[Start of Extracted data]
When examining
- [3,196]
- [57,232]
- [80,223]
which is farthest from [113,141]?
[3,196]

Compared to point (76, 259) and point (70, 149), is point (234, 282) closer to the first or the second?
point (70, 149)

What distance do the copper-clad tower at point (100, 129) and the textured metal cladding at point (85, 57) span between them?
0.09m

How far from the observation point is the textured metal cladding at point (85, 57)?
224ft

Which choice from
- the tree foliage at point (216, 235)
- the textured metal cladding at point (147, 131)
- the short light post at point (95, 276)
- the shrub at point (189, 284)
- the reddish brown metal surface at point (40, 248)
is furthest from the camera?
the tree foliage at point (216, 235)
[End of Extracted data]
[Start of Extracted data]
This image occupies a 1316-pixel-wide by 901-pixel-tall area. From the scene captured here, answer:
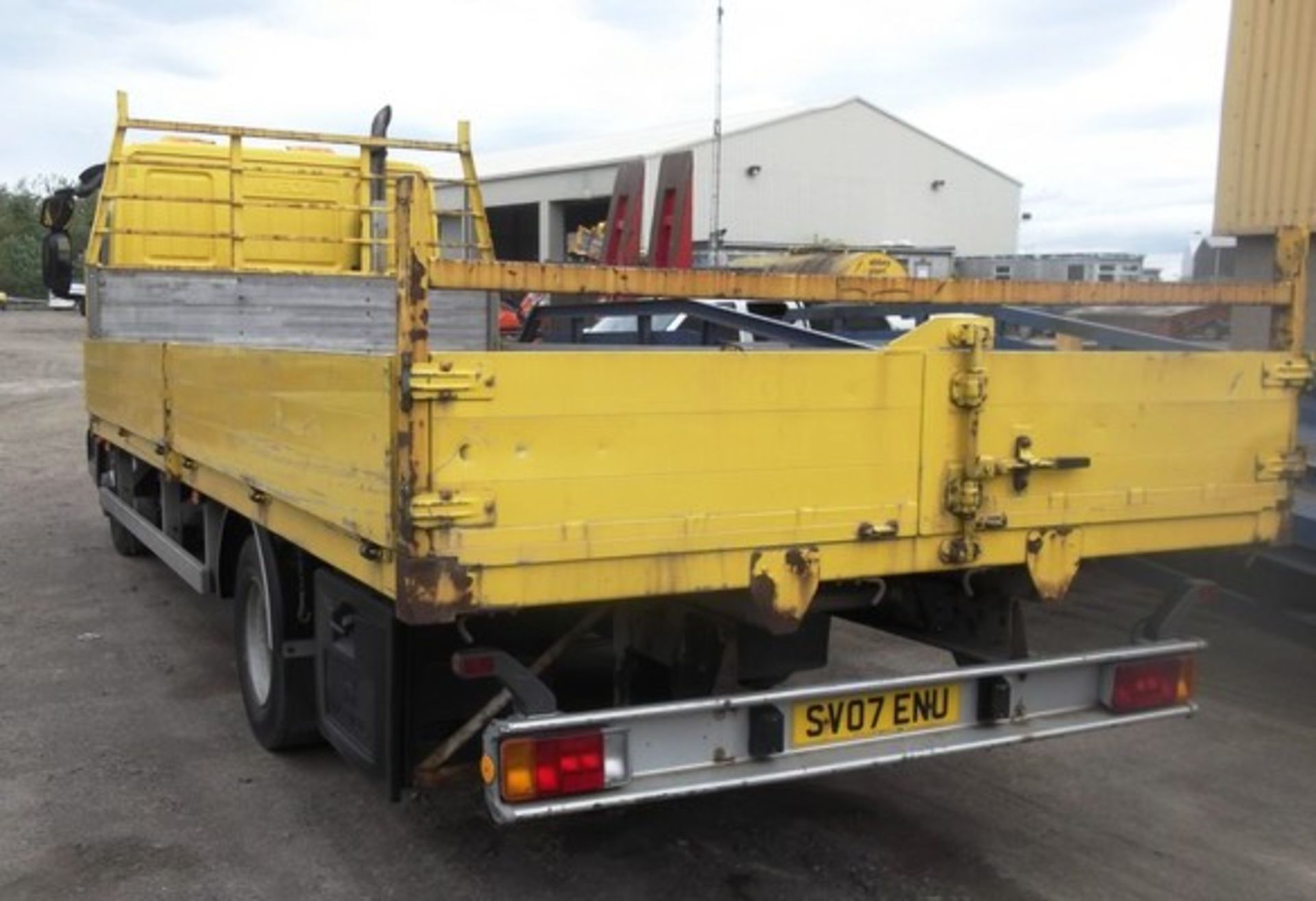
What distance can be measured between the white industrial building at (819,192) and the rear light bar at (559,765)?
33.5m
[End of Extracted data]
[Start of Extracted data]
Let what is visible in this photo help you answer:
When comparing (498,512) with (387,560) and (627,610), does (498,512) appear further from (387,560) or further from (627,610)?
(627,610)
[End of Extracted data]
# What is being asked
Pull out each line of the records above that contains the word "cladding". Only matches with the same capitalization count.

# Exercise solution
What distance do the copper-clad tower at point (100, 129) and the textured metal cladding at point (85, 57) span between them?
How far from the observation point is the textured metal cladding at point (85, 57)?
- the textured metal cladding at point (147, 131)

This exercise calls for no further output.